▶ **PASSAGE FOR REVIEW**
= = = = =

HTML strip character filter

HTML strip character filter

Strips HTML elements from a text and replaces HTML entities with their decoded value (e.g, replaces & with &).

The html_strip filter uses Lucene’s HTMLStripCharFilter.

Example

The following analyze API request uses the html_strip filter to change the text <p>I&apos;m so <b>happy</b>!</p> to \nI'm so happy!\n.

  1. GET /_analyze
  2. {
  3. "tokenizer": "keyword",
  4. "char_filter": [
  5. "html_strip"
  6. ],
  7. "text": "<p>I&apos;m so <b>happy</b>!</p>"
  8. }

The filter produces the following text:

  1. [ \nI'm so happy!\n ]

Add to an analyzer

The following create index API request uses the html_strip filter to configure a new custom analyzer.

  1. PUT /my-index-000001
  2. {
  3. "settings": {
  4. "analysis": {
  5. "analyzer": {
  6. "my_analyzer": {
  7. "tokenizer": "keyword",
  8. "char_filter": [
  9. "html_strip"
  10. ]
  11. }
  12. }
  13. }
  14. }
  15. }

Configurable parameters

escaped_tags

(Optional, array of strings) Array of HTML elements without enclosing angle brackets (< >). The filter skips these HTML elements when stripping HTML from the text. For example, a value of [ "p" ] skips the <p> HTML element.

Customize

To customize the html_strip filter, duplicate it to create the basis for a new custom character filter. You can modify the filter using its configurable parameters.

The following create index API request configures a new custom analyzer using a custom html_strip filter, my_custom_html_strip_char_filter.

The my_custom_html_strip_char_filter filter skips the removal of the <b> HTML element.

  1. PUT my-index-000001
  2. {
  3. "settings": {
  4. "analysis": {
  5. "analyzer": {
  6. "my_analyzer": {
  7. "tokenizer": "keyword",
  8. "char_filter": [
  9. "my_custom_html_strip_char_filter"
  10. ]
  11. }
  12. },
  13. "char_filter": {
  14. "my_custom_html_strip_char_filter": {
  15. "type": "html_strip",
  16. "escaped_tags": [
  17. "b"
  18. ]
  19. }
  20. }
  21. }
  22. }
  23. }

= = = = =

Copy verbatim the section of the HTML strip filter documentation above that begins with the words containing "Strips HTML elements" and ends with "uses Lucene’s HTMLStripCharFilter.".

▶ **ENTRIES SUPPLIED**
= = = = =

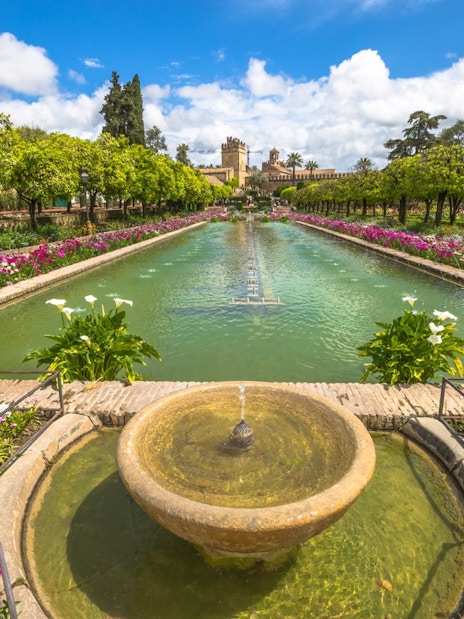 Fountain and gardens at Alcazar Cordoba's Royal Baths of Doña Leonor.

= = = = =

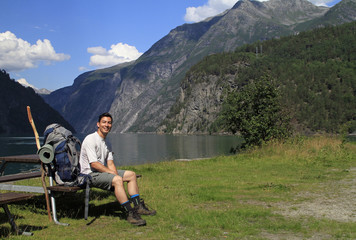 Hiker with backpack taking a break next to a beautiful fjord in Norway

= = = = =

▶ **EXPECTED ANSWER**
Strips HTML elements from a text and replaces HTML entities with their decoded value (e.g, replaces & with &).

The html_strip filter uses Lucene’s HTMLStripCharFilter.